In 2019 gaven we meer dan 1,5 miljard euro uit aan uitkeringen voor langdurige arbeidsongeschiktheid veroorzaakt door depressie of burn-out. Postcorona zal dit bedrag nog exponentieel groeien.
Responsabilisering van de medewerkers
Studies tonen aan dat het belangrijk is om bij ziekte zo snel mogelijk te starten met het ‘werken aan werk’ omdat dit de kans op een vlotte en duurzame herintrede op de arbeidsmarkt aanzienlijk verhoogt. Daarom staat het begeleidingstraject centraal in het TNW-plan.

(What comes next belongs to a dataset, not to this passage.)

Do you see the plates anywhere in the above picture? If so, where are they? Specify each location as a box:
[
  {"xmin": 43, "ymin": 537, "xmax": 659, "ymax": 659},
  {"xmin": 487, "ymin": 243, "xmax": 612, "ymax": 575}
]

Het nieuwe wetsontwerp wil de medewerkers die arbeidsongeschikt werden verklaard, aanzetten tot een ‘elementaire vorm van samenwerking’. Dit door een evaluatie van de medische situatie en door een gesprek over de eventuele mogelijkheid van een werkhervatting.
Concreet wordt op twee vlakken een samenwerking gevraagd:
- De medewerker moet de nodige informatie verstrekken voor de (eerste) inschatting van zijn ziekteverloop. Hij wordt hiervoor bijgestaan door een Terug naar werk-coördinator. Geeft hij geen gevolg aan de vraag tot informatie dan wordt de medewerker uitgenodigd door de adviserend arts voor een medisch onderzoek zodat de nodige informatie verzameld kan worden.

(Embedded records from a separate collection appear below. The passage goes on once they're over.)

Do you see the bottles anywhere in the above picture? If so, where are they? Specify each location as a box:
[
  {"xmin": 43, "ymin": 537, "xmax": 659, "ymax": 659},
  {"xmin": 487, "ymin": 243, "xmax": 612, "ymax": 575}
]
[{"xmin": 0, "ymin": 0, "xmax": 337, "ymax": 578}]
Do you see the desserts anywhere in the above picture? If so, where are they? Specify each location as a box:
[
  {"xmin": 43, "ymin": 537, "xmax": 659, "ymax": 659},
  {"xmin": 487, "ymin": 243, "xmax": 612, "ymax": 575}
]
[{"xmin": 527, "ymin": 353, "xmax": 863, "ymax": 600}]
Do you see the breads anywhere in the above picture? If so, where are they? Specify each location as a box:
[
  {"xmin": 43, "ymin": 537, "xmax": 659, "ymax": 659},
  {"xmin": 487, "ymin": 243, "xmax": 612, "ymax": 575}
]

- De medewerker moet ingaan op de vraag van de Terug naar werk-coördinator voor een eerste contactmoment in het kader van een Terug naar werk-traject.

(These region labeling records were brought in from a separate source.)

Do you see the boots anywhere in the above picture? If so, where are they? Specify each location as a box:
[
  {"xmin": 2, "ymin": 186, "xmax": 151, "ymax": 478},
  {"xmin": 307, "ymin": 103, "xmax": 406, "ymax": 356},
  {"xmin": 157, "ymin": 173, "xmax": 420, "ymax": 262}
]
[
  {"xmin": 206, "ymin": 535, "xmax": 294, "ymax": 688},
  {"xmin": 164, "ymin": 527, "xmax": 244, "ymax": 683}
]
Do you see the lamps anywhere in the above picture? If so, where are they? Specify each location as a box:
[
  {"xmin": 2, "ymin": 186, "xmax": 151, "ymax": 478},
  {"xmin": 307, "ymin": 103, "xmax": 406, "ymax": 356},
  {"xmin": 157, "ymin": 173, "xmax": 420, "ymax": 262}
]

Er wordt ook een extra stok achter deur voorzien: als de langdurig zieke niet ingaat op deze uitnodigingen en dus geen gegronde reden aangeeft voor zijn afwezigheid, zal er een deel van de uitkering worden ingehouden. De concrete voorwaarden tot inhoudingen en het exacte percentage zijn momenteel nog niet bekend maar het huidige TNW-plan spreekt over maximaal 2,5%.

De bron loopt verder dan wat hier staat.